- **Assignment A**
In the post on writing motivation, rewrite the passage from "This doesn’t directly" up to and including "for physical activity.", swapping "semester" for "school year".
- **Assignment B**
Answer these questions from the post on writing motivation:
(i) What does the writer say they hate taking?
(ii) What has the writer spent most of this morning digging through?
(iii) For what does the writer wish to find a similar formula?

- **Document passage**
- Opening Delimiter -
2327. Butt in Chair or Medicine for the Soul

I hate taking medicine. I despise the notion that everything I need to be a perfectly healthy specimen isn’t inside of me already. Likewise, when I get depressed or run down or just out of ideas I hate actually doing work outside of my own writing. The correlation struck me today. I recognize at once that reading and working with other writers is quite a bit like taking medicine. I draw courage and inspiration from other writers. I draw motivation from people busting their humps to get stuff done. It is, in a sense, the very medicine needed to get my butt in a chair and writing.

I’ve spent most of this morning digging through digital piles of student writing. I’m making notes on all of these stories and trying to remind writers of the core goals of story and how to really shape their work in a more effective/appealing way. As I make notes I find myself more compelled and motivated to sit down and write. Helping them craft their message heals the part of me that has for so long been unable to craft my own.

This doesn’t directly apply to essays, of course. I don’t give interesting enough assignments to be inspired by what comes back to me. That too ought to change over the course of the next semester. I feel like I get no benefit from reading an essay about something neither I nor the writer actually cares about.

Finding this bit of energy about writing feels fantastic. I wish I could figure out a similar formula for physical activity.
- Closing Delimiter -
- **Data extracts**
- Opening Delimiter -
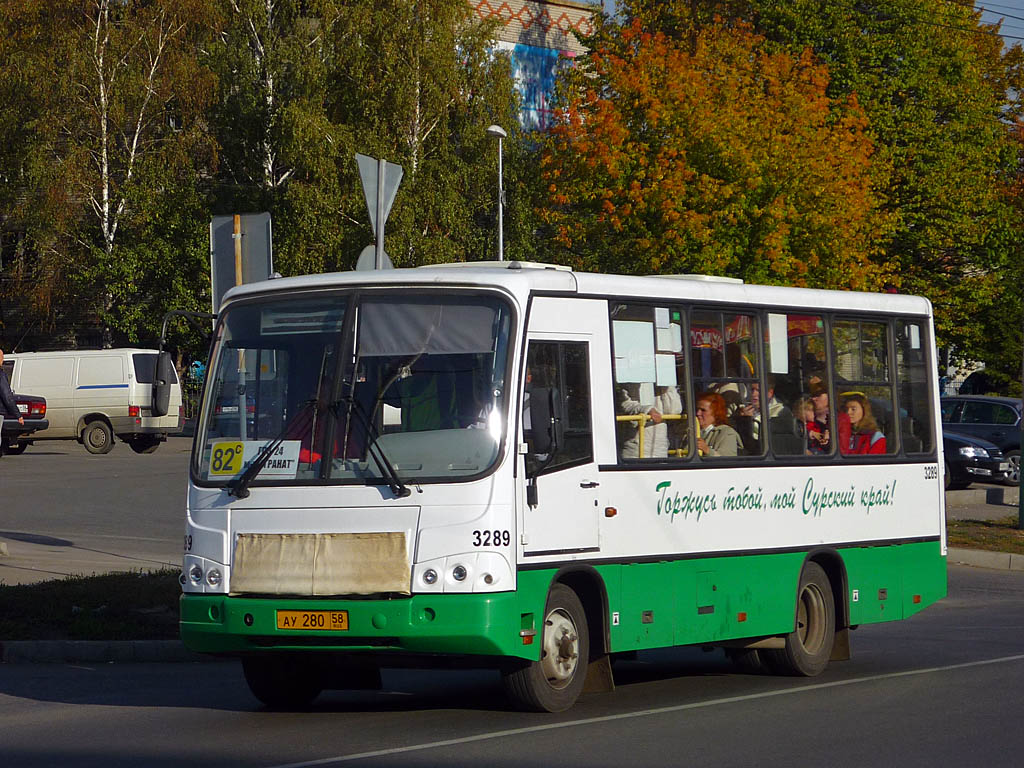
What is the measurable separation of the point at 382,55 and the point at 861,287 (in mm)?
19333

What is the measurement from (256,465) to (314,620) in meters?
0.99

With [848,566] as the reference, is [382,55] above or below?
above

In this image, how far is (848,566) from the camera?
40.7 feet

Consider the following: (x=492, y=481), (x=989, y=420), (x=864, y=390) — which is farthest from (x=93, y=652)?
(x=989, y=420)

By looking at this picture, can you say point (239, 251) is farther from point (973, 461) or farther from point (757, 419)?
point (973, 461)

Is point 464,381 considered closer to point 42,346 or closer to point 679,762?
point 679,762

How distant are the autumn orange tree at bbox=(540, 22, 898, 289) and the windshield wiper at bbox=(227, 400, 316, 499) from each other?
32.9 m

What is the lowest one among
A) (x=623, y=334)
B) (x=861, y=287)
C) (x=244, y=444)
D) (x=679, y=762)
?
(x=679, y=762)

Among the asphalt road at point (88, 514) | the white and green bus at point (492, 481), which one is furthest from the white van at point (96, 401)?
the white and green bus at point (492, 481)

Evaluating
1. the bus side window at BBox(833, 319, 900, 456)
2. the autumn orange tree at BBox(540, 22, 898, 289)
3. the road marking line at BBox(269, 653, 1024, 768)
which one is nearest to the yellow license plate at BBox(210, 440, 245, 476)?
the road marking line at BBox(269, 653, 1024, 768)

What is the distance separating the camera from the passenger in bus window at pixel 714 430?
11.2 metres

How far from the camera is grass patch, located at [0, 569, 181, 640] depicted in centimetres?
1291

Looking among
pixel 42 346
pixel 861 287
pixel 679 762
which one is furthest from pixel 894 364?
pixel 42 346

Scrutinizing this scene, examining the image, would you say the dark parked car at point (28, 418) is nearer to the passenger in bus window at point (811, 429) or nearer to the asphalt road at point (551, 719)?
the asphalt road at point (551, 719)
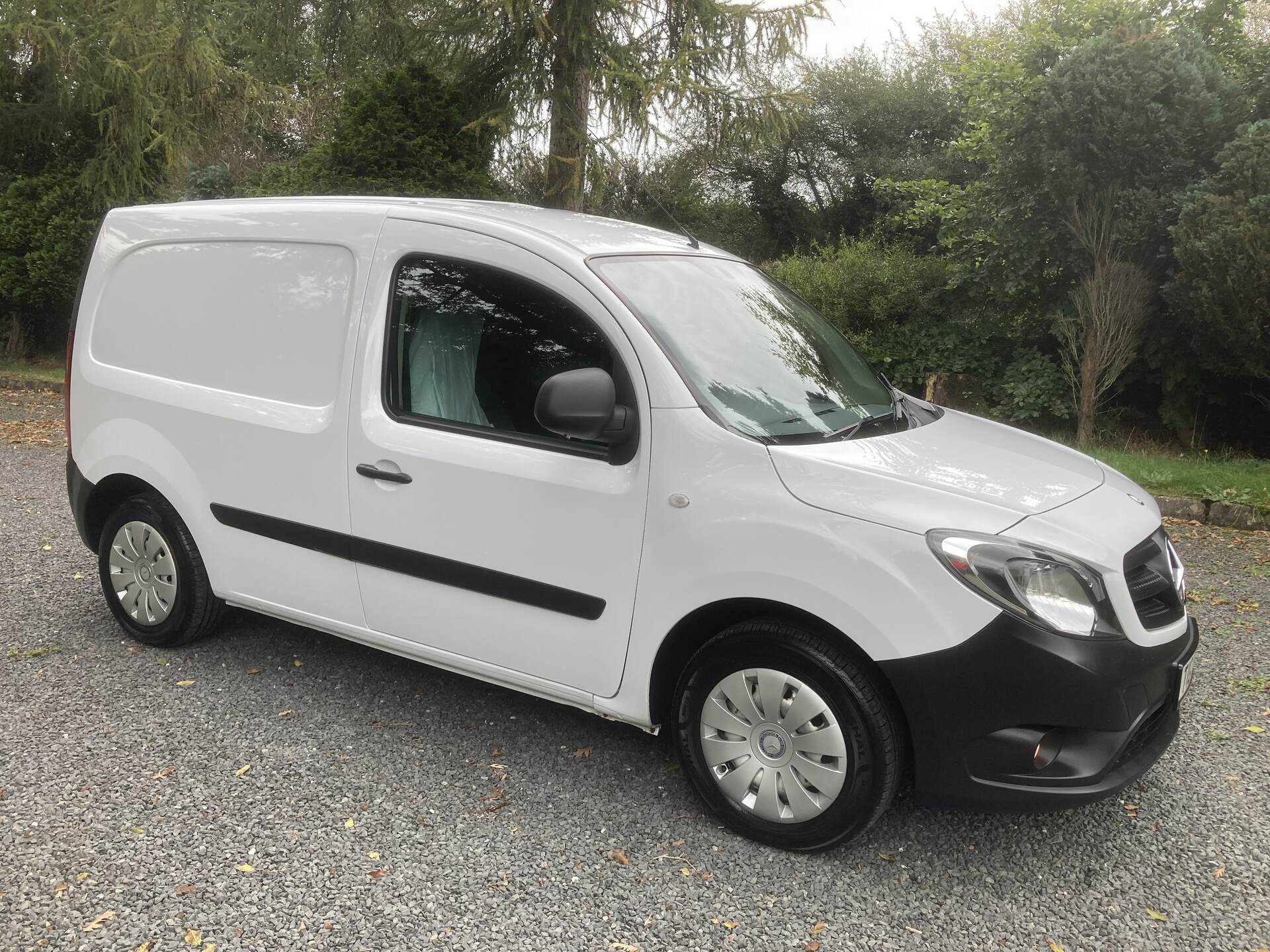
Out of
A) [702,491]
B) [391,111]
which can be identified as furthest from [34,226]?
- Closing Delimiter -
- Opening Delimiter -
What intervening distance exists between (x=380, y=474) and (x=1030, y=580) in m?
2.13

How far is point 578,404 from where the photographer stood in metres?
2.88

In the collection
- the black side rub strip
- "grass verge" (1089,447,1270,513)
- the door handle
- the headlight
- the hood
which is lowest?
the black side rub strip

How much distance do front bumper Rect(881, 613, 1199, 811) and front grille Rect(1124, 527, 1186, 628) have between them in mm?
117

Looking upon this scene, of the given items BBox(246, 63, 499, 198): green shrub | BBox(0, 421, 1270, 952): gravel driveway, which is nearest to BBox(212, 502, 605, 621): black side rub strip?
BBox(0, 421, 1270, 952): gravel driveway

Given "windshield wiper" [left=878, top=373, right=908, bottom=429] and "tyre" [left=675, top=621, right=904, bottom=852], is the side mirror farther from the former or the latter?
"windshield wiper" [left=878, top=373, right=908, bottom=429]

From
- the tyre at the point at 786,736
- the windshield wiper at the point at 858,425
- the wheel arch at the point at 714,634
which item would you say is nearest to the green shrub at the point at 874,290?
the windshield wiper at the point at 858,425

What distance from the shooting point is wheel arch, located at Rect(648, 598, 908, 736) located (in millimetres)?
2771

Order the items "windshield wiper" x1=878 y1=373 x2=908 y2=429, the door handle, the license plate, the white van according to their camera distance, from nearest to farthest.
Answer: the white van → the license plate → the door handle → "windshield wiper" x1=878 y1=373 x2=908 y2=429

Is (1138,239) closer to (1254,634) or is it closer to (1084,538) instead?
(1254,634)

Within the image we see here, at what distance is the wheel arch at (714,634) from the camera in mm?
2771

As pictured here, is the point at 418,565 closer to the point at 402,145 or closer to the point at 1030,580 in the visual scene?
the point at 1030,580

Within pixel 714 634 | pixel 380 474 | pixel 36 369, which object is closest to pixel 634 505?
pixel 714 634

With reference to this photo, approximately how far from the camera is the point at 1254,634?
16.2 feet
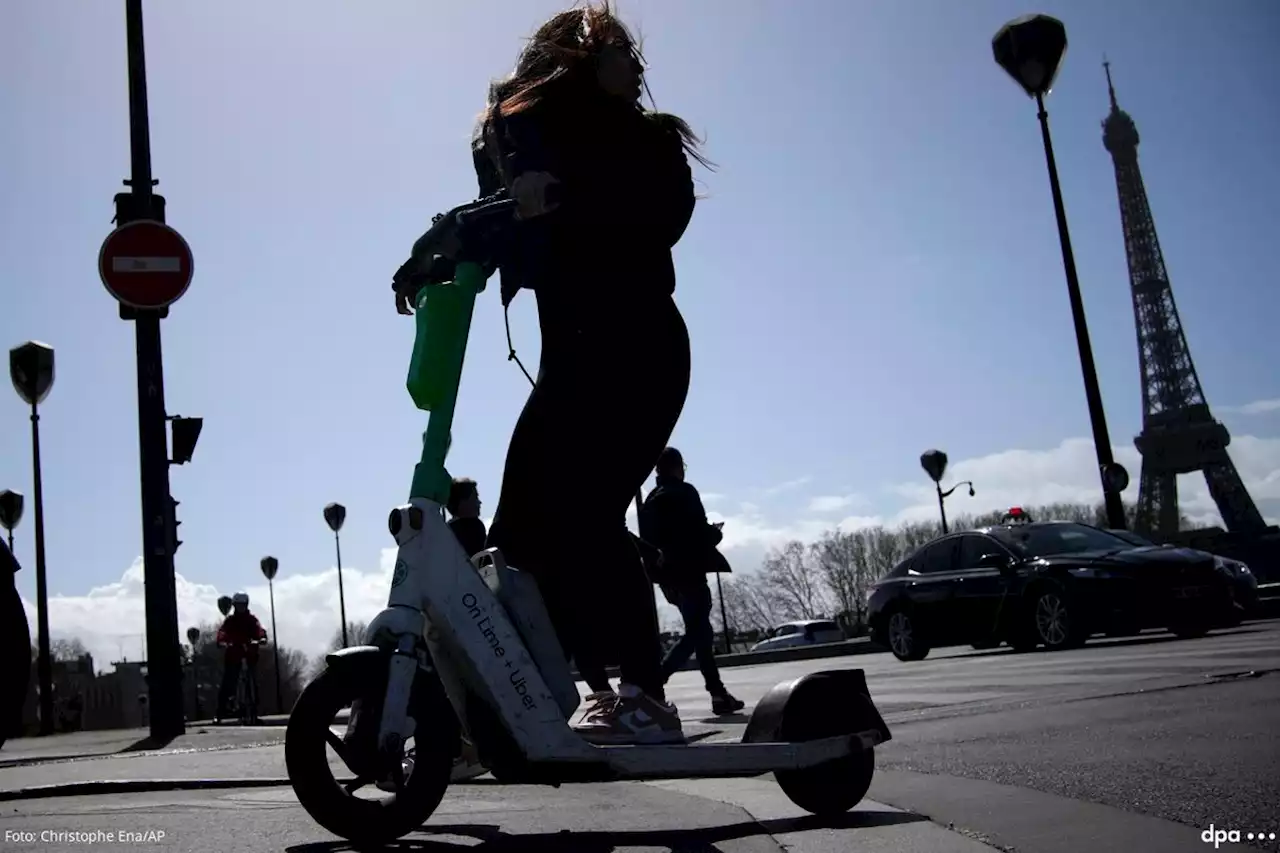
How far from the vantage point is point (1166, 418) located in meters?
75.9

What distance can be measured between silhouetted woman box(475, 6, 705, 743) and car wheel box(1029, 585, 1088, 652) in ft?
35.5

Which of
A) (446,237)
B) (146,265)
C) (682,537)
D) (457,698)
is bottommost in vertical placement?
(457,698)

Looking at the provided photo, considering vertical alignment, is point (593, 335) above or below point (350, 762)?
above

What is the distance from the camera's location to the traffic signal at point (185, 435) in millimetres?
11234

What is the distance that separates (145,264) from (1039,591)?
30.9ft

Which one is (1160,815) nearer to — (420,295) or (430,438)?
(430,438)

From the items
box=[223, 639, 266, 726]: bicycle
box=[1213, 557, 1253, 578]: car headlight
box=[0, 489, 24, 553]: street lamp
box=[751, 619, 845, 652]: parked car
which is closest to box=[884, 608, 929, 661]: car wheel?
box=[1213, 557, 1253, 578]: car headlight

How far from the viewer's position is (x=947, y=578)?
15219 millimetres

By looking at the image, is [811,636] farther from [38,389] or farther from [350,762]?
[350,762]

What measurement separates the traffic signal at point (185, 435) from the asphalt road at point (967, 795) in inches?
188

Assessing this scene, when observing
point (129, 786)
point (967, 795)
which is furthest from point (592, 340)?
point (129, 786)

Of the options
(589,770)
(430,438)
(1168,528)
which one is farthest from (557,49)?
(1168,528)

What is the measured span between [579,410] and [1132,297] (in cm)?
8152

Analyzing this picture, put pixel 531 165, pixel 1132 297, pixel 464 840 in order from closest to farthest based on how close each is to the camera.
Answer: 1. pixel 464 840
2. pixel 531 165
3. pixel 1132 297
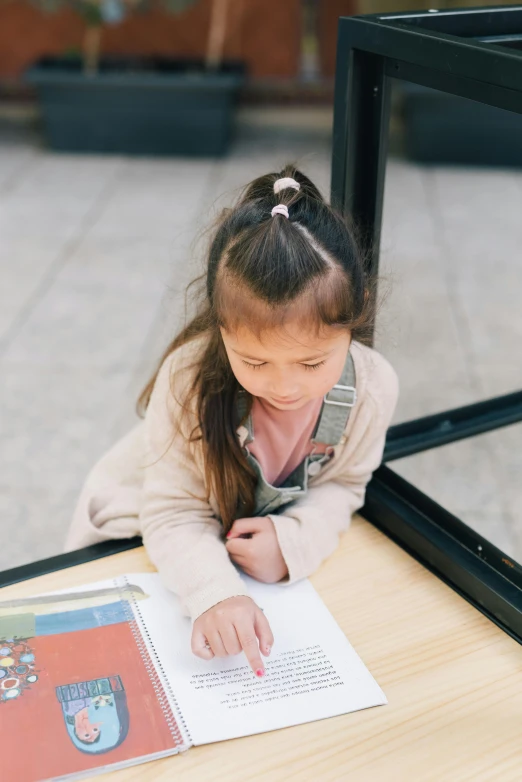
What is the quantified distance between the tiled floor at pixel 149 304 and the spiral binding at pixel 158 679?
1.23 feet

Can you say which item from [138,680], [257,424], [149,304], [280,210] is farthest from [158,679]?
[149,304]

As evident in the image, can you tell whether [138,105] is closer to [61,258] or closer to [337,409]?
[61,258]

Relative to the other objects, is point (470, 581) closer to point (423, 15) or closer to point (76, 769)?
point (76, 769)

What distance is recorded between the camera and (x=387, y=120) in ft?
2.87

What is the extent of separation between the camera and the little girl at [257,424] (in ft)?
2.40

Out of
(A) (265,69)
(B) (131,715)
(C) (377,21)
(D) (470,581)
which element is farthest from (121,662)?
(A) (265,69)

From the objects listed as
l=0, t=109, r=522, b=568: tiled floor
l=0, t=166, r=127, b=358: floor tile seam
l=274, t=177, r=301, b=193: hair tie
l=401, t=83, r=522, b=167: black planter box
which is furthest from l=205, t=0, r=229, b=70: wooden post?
- Closing Delimiter -
- Opening Delimiter -
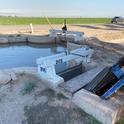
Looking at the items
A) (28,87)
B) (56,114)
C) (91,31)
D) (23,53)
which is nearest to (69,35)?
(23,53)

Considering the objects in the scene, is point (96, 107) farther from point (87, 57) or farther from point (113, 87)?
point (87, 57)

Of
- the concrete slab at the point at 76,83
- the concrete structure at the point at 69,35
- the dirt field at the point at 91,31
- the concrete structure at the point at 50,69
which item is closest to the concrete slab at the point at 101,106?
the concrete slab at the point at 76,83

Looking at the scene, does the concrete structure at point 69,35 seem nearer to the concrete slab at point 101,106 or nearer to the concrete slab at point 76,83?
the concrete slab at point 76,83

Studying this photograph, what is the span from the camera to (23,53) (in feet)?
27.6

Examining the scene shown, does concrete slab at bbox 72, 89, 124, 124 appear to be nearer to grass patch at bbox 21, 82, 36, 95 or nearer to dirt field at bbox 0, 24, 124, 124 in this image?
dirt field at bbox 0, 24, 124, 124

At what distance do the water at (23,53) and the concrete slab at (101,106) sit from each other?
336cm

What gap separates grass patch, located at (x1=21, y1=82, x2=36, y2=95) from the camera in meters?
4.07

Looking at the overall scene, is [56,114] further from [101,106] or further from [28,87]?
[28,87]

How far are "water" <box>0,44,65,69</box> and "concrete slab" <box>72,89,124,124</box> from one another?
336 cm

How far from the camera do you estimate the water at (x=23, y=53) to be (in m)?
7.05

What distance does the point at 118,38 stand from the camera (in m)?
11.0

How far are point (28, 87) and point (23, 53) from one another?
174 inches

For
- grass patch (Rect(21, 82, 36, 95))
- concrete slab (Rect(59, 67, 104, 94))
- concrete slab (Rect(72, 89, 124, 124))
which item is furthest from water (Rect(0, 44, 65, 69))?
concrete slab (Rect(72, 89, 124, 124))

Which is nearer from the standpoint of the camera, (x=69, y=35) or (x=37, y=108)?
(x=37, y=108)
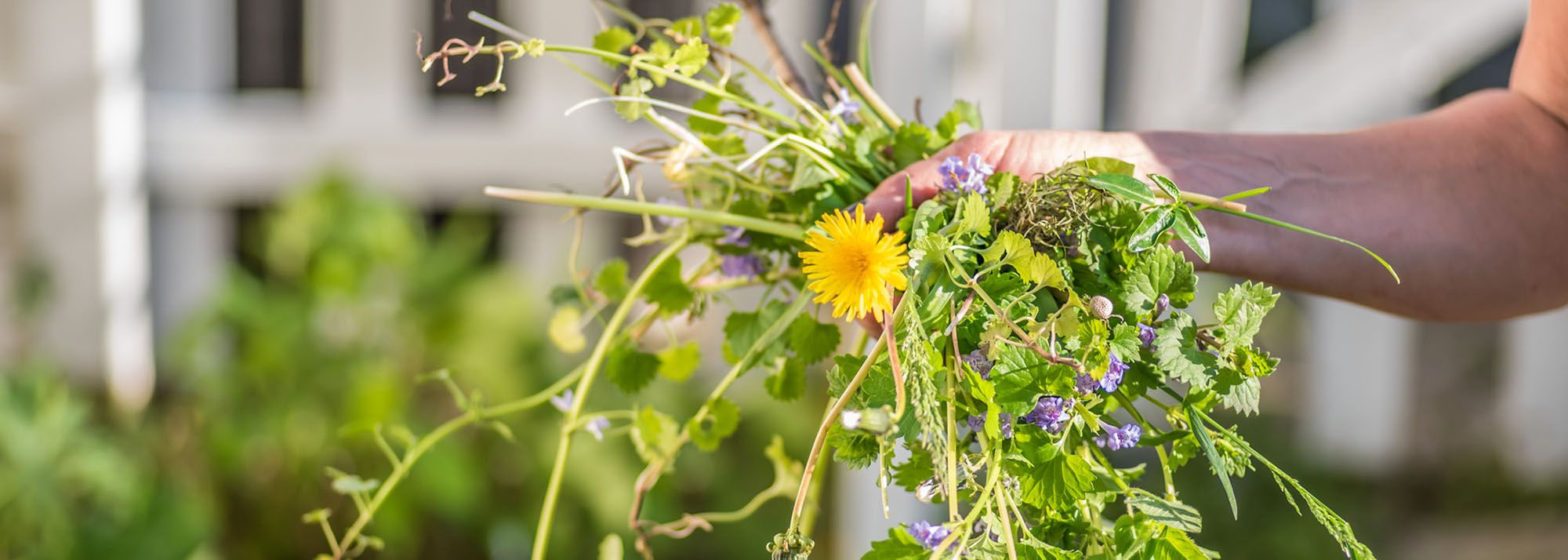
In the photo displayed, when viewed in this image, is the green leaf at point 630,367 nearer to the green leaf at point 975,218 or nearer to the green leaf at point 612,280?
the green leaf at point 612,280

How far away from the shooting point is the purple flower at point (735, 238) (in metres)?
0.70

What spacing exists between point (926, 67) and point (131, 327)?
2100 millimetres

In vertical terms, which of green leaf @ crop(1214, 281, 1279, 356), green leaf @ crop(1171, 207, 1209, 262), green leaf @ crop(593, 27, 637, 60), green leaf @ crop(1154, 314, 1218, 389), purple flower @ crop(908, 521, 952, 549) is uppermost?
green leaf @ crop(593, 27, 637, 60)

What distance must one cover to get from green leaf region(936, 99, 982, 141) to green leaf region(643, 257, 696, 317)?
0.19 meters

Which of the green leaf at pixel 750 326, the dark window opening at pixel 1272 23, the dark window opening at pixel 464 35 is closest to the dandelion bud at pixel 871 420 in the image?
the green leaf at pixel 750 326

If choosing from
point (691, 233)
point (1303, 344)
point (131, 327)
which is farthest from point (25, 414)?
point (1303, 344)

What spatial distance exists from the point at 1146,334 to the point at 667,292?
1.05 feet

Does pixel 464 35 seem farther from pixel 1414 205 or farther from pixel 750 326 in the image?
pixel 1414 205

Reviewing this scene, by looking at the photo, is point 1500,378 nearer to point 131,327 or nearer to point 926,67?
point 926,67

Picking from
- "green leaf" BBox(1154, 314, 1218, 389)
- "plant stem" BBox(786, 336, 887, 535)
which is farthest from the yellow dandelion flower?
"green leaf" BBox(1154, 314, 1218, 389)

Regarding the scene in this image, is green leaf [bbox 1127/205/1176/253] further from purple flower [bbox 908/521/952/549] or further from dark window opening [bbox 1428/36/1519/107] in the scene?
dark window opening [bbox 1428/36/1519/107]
- Closing Delimiter -
- **Exercise response A**
This doesn’t directly apply to essays, of course. I don’t give interesting enough assignments to be inspired by what comes back to me. That too ought to change over the course of the next school year. I feel like I get no benefit from reading an essay about something neither I nor the writer actually cares about.

Finding this bit of energy about writing feels fantastic. I wish I could figure out a similar formula for physical activity.

- **Exercise response B**
(i) Medicine.
(ii) Digital piles of student writing.
(iii) Physical activity.